++++ Page extract ++++
Wednesday, August 10, 2016

So... Indulgences... are those still a thing?




“Every time the coffer rings, the soul from Purgatory springs!”1 … Said no licit Priest ever. When Luther scripted his 95 theses, the abuse of indulgences was at the top of the list. And indeed many of the Church’s clergy (and laity) were in great need of reform on the subject. The history lesson and the ‘justification of Luther’ is a different topic altogether. But what is obvious is that an indulgence can easily be misstated and misunderstood. It is imperative to note that Luther never condemned the concept of indulgences, merely the extremely heretical sale of them. So, when it comes to indulgences, why did the Church need reform? Are we talking about a bad principle, or mal-practice?



The media has certainly made a circus out of Pope Francis and his various interviews, but nonetheless he still maintains a positive rating with the general public. But this “new-age” pope the media portrays still does some pretty archaic, backward, patriarchal stuff (sarcasm). In declaring the Jubilee Year of Mercy, Pope Francis granted a Year of Mercy INDULGENCE! Here we go back to the Dark Ages again!! I mean seriously, do Catholics even believe in these things anymore? No, for real… what is an indulgence? The answers to these questions just might surprise you.

Like most Catholic doctrines, indulgences aren’t binary computations, neither are they a list of tasks that once completed are a ‘get out of Hell free’ card. They certainly CANNOT BE PURCHASED. Indulgences require a deeper intent and an inner conversion which spurs on the physical acts and prayers. Only in this symbiotic relationship, where our outward acts are true signs of our inner desire to grow in holiness, can an indulgence actually become an indulgence; otherwise, the physical acts required— even the licit reception of Sacraments—cannot be efficacious. In fact, indulgences literally cannot be without the observer’s heart being penitent and desiring conversion.
++++ Record excerpts ++++
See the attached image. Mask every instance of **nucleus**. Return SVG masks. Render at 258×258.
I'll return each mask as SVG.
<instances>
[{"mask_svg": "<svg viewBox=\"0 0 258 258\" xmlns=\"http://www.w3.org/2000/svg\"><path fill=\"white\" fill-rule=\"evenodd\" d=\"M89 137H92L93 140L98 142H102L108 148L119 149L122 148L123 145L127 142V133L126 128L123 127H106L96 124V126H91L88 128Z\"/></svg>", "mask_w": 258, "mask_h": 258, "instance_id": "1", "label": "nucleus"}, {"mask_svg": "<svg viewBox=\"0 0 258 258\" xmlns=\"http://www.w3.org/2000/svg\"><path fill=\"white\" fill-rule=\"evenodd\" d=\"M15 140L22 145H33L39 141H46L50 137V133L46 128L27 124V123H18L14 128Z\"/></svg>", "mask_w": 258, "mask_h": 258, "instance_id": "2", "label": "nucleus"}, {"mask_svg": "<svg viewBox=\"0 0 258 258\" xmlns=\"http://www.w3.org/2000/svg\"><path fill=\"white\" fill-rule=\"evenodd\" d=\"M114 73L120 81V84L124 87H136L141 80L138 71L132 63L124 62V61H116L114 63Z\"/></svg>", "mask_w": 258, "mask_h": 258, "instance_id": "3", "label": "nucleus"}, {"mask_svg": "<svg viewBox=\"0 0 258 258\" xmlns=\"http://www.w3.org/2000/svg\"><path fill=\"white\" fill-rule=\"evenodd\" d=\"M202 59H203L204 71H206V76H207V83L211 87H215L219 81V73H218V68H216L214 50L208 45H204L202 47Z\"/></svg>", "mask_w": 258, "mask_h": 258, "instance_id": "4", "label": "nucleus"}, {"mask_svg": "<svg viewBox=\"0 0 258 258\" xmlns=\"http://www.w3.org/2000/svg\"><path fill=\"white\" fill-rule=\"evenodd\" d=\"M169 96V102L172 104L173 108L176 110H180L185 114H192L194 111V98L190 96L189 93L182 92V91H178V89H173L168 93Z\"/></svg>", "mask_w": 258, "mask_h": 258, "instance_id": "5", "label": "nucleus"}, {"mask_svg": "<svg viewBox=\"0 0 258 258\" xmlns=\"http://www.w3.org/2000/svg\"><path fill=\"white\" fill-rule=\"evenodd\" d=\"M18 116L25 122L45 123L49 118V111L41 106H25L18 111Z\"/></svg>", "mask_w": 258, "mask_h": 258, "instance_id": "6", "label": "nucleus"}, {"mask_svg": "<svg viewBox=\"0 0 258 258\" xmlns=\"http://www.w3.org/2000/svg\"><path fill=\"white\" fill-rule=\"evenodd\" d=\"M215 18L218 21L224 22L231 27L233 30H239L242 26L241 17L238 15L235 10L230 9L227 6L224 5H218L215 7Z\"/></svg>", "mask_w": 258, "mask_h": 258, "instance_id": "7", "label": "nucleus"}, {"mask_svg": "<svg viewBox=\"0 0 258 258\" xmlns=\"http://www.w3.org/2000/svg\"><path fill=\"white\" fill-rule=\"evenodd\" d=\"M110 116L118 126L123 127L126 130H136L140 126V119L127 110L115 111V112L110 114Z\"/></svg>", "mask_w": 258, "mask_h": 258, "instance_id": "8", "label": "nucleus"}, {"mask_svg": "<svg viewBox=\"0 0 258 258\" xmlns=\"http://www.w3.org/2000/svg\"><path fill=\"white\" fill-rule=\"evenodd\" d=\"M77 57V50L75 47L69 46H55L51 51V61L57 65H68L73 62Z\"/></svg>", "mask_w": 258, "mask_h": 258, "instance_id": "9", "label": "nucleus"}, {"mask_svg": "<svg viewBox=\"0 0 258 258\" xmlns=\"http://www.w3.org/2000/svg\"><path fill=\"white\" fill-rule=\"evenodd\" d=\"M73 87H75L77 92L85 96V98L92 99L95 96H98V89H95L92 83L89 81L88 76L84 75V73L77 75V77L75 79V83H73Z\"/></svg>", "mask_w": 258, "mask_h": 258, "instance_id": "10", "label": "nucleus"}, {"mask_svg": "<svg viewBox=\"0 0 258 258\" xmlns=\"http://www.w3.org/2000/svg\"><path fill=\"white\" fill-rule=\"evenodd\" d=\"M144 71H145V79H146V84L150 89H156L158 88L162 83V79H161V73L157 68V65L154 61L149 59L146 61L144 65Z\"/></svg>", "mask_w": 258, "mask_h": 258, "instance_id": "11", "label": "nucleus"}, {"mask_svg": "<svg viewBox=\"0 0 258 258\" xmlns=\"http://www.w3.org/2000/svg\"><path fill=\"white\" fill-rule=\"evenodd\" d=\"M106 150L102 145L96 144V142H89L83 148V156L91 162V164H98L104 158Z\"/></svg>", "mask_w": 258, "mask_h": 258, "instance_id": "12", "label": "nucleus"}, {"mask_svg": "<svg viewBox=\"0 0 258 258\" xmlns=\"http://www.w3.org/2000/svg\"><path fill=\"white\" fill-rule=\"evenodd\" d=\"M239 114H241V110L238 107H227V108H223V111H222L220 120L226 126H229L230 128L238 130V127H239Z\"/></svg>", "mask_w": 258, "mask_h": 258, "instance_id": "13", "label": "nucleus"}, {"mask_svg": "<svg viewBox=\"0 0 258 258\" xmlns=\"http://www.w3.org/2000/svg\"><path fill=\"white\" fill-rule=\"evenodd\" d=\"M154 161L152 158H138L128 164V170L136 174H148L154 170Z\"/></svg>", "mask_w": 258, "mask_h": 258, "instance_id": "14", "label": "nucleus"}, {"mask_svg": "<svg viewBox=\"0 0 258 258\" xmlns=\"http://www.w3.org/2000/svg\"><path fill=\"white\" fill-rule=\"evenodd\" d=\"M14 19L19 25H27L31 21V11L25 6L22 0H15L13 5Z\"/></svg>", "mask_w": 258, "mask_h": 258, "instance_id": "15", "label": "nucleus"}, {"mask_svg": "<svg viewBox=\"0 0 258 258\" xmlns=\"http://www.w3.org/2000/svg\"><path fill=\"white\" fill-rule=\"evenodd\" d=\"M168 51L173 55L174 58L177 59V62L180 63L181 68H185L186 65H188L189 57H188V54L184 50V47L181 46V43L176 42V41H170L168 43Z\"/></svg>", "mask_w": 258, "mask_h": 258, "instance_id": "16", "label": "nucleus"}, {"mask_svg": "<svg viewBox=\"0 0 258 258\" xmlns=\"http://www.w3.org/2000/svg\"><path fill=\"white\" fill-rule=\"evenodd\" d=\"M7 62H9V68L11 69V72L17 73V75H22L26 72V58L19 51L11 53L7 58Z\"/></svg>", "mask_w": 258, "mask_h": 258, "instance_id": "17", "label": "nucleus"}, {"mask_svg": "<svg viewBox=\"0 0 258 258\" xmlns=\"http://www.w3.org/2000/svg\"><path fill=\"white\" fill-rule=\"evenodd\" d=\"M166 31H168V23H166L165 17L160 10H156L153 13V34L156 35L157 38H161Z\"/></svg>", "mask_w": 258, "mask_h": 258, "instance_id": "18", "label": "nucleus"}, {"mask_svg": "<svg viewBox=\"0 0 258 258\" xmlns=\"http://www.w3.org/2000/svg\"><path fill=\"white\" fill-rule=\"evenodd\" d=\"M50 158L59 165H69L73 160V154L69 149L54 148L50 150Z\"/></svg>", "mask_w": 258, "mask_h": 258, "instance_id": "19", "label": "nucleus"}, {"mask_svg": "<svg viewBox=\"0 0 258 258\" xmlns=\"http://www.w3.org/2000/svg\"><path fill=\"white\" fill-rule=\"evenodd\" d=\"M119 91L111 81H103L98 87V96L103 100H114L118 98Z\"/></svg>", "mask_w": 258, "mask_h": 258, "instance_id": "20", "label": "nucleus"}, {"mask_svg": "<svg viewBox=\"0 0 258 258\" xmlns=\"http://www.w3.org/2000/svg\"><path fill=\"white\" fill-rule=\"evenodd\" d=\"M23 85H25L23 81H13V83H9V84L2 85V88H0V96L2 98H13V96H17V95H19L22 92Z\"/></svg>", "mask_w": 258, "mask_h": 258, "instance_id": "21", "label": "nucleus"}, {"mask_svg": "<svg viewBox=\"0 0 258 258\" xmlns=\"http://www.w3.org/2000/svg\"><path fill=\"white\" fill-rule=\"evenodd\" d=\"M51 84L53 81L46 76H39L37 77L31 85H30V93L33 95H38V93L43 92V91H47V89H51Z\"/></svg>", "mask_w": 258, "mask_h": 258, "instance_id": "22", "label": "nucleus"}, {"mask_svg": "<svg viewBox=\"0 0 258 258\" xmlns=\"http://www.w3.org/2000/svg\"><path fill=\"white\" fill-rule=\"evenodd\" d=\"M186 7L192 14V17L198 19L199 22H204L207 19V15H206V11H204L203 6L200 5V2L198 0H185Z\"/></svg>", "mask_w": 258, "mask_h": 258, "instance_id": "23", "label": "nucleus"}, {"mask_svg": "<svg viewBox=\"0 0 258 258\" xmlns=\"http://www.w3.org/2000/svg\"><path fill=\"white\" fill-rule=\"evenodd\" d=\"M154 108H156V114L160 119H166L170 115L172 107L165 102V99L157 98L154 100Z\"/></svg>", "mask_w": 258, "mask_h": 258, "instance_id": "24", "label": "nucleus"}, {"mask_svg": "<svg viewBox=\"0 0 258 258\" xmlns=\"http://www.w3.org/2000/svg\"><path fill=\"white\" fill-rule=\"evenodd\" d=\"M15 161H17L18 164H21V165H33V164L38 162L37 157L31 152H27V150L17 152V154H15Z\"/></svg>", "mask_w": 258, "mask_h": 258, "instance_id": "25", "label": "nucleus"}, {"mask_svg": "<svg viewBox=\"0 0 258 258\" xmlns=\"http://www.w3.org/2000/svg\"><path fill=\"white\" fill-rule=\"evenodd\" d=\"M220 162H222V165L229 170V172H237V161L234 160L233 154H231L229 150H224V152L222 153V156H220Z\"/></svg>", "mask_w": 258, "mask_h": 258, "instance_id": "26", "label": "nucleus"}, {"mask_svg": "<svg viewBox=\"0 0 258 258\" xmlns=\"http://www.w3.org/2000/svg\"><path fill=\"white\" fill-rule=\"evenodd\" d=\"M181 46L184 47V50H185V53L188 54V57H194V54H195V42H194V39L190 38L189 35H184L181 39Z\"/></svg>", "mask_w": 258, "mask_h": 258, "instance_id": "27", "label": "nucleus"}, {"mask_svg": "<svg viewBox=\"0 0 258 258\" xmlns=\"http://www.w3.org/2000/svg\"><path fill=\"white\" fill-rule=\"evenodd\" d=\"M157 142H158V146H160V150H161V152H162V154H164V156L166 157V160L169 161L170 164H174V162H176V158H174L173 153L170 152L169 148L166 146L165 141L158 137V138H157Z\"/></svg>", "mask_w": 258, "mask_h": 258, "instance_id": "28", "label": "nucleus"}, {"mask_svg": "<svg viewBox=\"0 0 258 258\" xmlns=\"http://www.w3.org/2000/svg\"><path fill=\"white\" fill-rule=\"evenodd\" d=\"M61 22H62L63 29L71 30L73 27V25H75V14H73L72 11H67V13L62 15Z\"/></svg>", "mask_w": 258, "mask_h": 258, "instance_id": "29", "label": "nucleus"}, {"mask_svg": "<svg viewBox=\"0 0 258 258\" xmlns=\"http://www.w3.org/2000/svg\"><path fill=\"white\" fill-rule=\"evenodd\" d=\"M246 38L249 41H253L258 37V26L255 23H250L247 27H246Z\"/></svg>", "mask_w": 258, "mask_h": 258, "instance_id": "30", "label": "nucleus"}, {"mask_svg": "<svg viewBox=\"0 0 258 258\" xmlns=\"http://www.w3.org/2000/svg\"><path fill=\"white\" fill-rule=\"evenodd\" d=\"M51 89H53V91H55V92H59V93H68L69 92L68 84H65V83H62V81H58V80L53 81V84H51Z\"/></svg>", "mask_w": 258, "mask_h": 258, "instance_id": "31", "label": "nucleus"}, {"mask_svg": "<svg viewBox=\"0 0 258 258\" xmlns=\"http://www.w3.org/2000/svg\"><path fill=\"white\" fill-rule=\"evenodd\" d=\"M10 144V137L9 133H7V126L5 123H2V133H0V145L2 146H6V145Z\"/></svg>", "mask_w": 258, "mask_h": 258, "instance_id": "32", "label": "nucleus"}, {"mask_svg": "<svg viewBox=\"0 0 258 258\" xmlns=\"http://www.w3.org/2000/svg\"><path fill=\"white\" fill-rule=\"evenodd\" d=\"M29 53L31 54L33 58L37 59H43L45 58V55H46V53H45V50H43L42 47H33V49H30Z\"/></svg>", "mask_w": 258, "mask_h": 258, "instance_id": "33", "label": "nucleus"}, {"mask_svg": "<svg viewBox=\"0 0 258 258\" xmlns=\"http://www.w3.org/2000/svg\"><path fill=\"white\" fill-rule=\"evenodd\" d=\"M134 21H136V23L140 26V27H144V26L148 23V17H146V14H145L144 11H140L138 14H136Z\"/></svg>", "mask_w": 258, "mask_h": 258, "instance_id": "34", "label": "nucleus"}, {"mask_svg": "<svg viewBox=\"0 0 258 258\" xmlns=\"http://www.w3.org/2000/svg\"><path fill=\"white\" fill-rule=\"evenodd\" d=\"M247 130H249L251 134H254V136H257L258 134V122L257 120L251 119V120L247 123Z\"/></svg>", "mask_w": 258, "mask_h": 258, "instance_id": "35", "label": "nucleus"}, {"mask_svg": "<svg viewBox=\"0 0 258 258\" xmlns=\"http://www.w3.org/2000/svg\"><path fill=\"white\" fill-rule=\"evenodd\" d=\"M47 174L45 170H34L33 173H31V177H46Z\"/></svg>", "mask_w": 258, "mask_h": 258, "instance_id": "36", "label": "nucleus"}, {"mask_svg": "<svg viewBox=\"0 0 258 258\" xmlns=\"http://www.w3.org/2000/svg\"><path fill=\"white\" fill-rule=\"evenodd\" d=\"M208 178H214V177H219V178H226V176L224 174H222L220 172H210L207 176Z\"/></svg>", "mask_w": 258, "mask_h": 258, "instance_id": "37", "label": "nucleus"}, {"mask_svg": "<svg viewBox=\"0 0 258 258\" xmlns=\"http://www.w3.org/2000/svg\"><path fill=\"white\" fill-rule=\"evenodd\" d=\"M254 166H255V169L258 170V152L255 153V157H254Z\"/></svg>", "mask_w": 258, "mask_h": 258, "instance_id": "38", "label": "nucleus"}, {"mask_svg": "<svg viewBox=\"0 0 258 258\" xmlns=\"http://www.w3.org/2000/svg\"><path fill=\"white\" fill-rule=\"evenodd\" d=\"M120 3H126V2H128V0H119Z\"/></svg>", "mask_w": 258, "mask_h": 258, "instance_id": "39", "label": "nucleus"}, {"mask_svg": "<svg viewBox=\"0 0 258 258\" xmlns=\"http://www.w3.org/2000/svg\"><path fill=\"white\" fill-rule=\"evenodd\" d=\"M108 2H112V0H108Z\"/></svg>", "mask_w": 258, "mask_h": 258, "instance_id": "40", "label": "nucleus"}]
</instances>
++++
* What you will do *
1) In the blog post on indulgences, what did Luther condemn about indulgences?
2) Pick up the blog post on indulgences after its last sentence and keep writing in the same voice.

* Task answers *
1) He condemned only the sale of indulgences, not the concept itself.

2)
Indulgences are very closely tied to penance,2 as its function is “the remission before God of the temporal punishment due to sins whose guilt has already been forgiven.”3 To understand what the Catechism is telling us, we must look to the dual effects of sin: the temporal and eternal consequences. At base level, sin is sin. It is a break in our communion with God, and makes us incapable of eternal life, which is eternal communion with him.3 No one is worthy of heaven on their own, but the eternal consequences of sin are forgiven through the sacrifice of Christ’s passion, a debt which we could never repay, nor any mere human achievement can match. This grace makes heaven attainable to sinners; however it does not loose us or others who are ensnared by our sins of the temporal consequences. The gossip which we have spread, the bloody nose after a fist fight, the words spoken in anger, all linger as traces of our sin which we must atone for. The struggle of Purgatory involves bearing the temporal consequences of sin as a grace4 that purifies us so that we can share in the communion of the heavenly kingdom. On his radio program Called to Communion Dr. David Anders often illustrates these two consequences of sin with the analogy of the boy who breaks a window. The boy’s father forgives him of the act immediately so that there is no rupture of their relationship (eternal consequences of sin are forgiven). However, the broken glass and the hole in the house must still be addressed! (there is still action required to erase the temporal consequences)

Within this framework we are touching on the deepest theological concepts of faith and works. Our faith should spur on good works, and our realization that we don’t need a ‘once for all’ conversion but a constant conversion to holiness should spur on our faith, and this cycle thus becomes the right ordered Christian life.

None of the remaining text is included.